SOURCE EXCERPT:
Saturday, March 5, 2011

Season's Easing

Today is Saturday.  It is the weekend, though that fact means less, now that I am no longer engaged in fulltime work, than it used to; however, there is still a lightness to a Saturday that is different from other days of the week, perhaps a contact high I pick up when I am among regular working people enjoying their Saturdays, but a high nevertheless.  I used to feel it driving home from my school on a Friday afternoon; now I can’t always predict when it will come, but it is usually something I can count on, especially on a Saturday like this one.

For one thing it is March.  The sun is shining and the wind is out of the south.  It is the season of change where you first notice a palpable easing of the grip of winter.  It is not spring by any means, but there are days now when you can think of going outdoors in shoes instead of boots, where gloves become optional, where the car just seems to run with less effort, where the limitations of what is possible in winter begin to loosen, and you can begin to feel certain intimations of the possibility of what will come.

DATA ROWS:
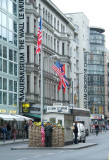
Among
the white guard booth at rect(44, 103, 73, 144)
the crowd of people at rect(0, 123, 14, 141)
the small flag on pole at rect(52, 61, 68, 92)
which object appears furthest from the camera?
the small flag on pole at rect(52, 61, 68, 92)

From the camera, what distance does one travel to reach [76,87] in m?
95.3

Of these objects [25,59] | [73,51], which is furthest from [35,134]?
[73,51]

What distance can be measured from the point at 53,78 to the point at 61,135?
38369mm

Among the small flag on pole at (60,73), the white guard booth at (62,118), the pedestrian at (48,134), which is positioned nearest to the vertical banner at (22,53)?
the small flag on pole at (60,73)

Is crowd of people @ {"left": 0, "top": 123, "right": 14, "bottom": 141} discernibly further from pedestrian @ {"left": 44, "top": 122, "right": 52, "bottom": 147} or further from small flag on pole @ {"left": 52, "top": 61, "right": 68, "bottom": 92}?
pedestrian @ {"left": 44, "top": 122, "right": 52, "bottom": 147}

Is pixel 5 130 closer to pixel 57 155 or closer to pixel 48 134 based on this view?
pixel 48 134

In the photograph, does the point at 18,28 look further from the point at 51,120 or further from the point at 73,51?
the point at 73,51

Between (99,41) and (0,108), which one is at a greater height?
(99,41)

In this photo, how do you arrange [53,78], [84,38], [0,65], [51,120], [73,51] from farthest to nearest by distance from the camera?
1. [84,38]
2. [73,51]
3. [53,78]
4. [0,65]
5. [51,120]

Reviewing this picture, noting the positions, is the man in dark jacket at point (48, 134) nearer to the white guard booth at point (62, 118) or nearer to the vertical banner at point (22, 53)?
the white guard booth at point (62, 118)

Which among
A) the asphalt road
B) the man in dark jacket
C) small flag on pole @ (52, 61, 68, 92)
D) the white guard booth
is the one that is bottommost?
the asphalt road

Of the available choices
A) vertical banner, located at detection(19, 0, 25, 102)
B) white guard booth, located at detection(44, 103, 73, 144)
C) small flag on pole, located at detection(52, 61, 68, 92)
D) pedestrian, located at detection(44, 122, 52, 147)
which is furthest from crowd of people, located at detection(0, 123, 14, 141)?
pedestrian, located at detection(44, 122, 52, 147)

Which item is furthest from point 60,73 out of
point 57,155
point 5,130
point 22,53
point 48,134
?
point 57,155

---

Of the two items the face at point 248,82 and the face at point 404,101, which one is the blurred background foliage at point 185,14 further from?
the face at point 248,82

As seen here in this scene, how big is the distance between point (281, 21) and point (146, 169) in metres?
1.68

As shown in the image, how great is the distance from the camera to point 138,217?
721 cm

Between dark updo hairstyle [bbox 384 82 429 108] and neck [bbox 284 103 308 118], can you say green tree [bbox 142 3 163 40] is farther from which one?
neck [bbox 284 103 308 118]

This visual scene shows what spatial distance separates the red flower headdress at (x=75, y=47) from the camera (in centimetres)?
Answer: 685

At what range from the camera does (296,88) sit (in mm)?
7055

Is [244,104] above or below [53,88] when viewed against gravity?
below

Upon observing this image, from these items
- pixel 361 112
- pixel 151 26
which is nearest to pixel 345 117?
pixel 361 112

* * *

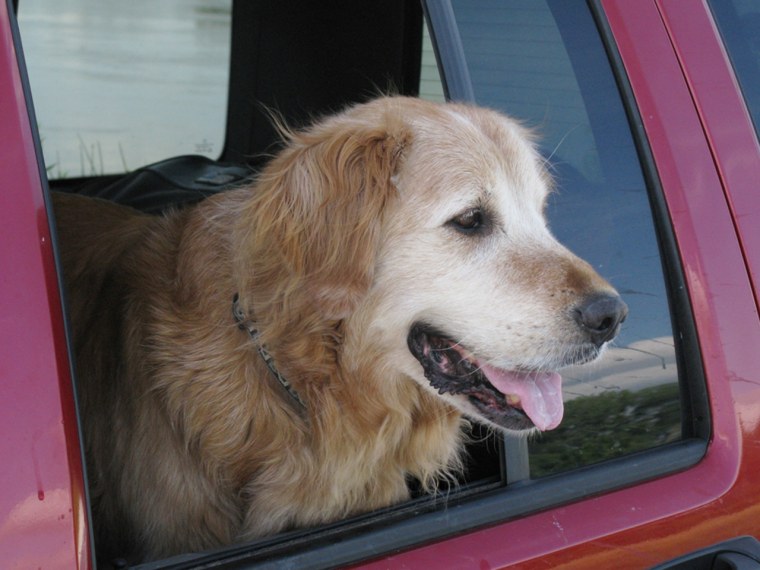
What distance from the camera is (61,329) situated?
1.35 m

BRIEF 1: In the March Saturday essay, from which direction is the wind blowing?
BRIEF 2: Please pick up the March Saturday essay after its last sentence and carry it forward.

TASK RESPONSE 1: Out of the south.

TASK RESPONSE 2:
I miss the feel of Istanbul at this time of year; it’s still too early for the ihlamur and erguvan to be blooming there, but the dark melancholy of an Istanbul winter should be starting to lift right about now.  I can still feel it in the Japanese teapot on the table, which came from an eskici (seller of old things) in Ortakoy and puts me there in those back streets near the Bosphorus, the place mats and table cloth from our Armenian friend in Kapali Carsi (The Grand Bazaar), and the painting of a Bosphorus sea ferry on the wall, a birthday gift from a few years ago that still reminds me of the guy who sold them near the waterfront. 

You can feel the easing of the season outside as winter’s grip on water begins to loosen, allowing snow to sublimate and ice to shrink.  Lawns are starting to show that familiar dun colour of March with the faint hint of green that I always love seeing, and there is a slight rosy blur on the tips of bushes and the tops of birch trees.  If December indicated the descent of (or into) winter, then March may suggest an emergence from it.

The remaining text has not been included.